A la suite des attaques perpétrées au centre du pays dont la dernière a fait plus de 160 morts à Ogossagou dans le cercle de Bankass, le Mali était au centre des débats au Conseil de sécurité ce jeudi 28 mars 2019. Si Paris et Moscou estiment qu'une «dynamique positive» est en cours pour la mise en œuvre de l'accord pour la paix, les États-Unis, menacent de leur coté de revoir la configuration de la force de l'ONU dans le pays.

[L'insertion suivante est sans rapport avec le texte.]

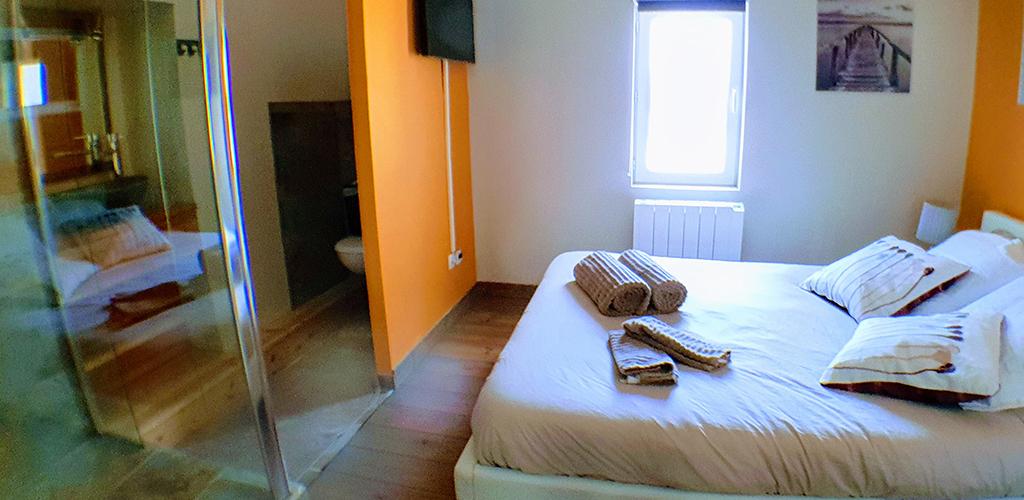 Chambres d'hôtes Villa Alyzea à Bessan - Chambre Syrah 2019-Villa Alyzea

Le chef de la diplomatie française, Jean-Yves Le Drian s'est appuyé sur ce massacre de 160 villageois d’Ogossagou pour demander au gouvernement malien de désarmer « les milices qui sèment la terreur » dans cette partie du pays. Selon lui, les progrès enregistrés dans l'application de l'accord pour la paix de 2015 sont à « confirmer » et à «inscrire dans la durée». Si la Russie partage cette « dynamique positive» évoquée par la France, le conseil de sécurité constate que des retards ont été pris dans la réforme constitutionnelle et le déploiement de services administratifs et de forces de sécurité dans le nord du pays. Selon le sous-secrétaire d'Etat aux Affaires politiques, David Hale «l'heure n'est pas au renoncement mais les États-Unis attendent des progrès de taille », dans le domaine de la réforme constitutionnelle, la réintégration dans l'armée de combattants des groupes armés et le fonctionnement de services administratifs. Sur le massacre d'Ogossagou, le responsable américain a souligné que les 14.000 Casques bleus de la Minusma avaient «la responsabilité de la protection des civils dans tout le Mali et pas seulement dans le nord ». Les Etats unis demandent au secrétaire général de l'ONU, dans la perspective du renouvellement du mandat de la Minusma en juin« des options pour adapter la Minusma à la réalité du terrain » si la situation ne s'améliore pas. Le secrétaire général de l’Onu a engagé la communauté internationale à maintenir son appui au MaliAntonio Guterres affirme voir «de forts risques que la situation dégénère». «Les forces internationales doivent accroître la riposte», a-t-il estimé. Cependant le ministre français a demandé aux autorités d'élaborer « une nouvelle feuille de route» pour ce qu'il reste à accomplir dans l'accord de paix, dont la mise en œuvre s’avère selon lui « impossible » sans la Minusma. Jean Yves Le Drian a également évoqué l'hypothèse de «nouvelles sanctions contre ceux qui entravent l'application de l'accord de paix». Trois ans et demi après l'accord de paix de 2015, des zones entières du pays échappent encore au contrôle des forces maliennes, françaises et de l'ONU, régulièrement visées par des attaques.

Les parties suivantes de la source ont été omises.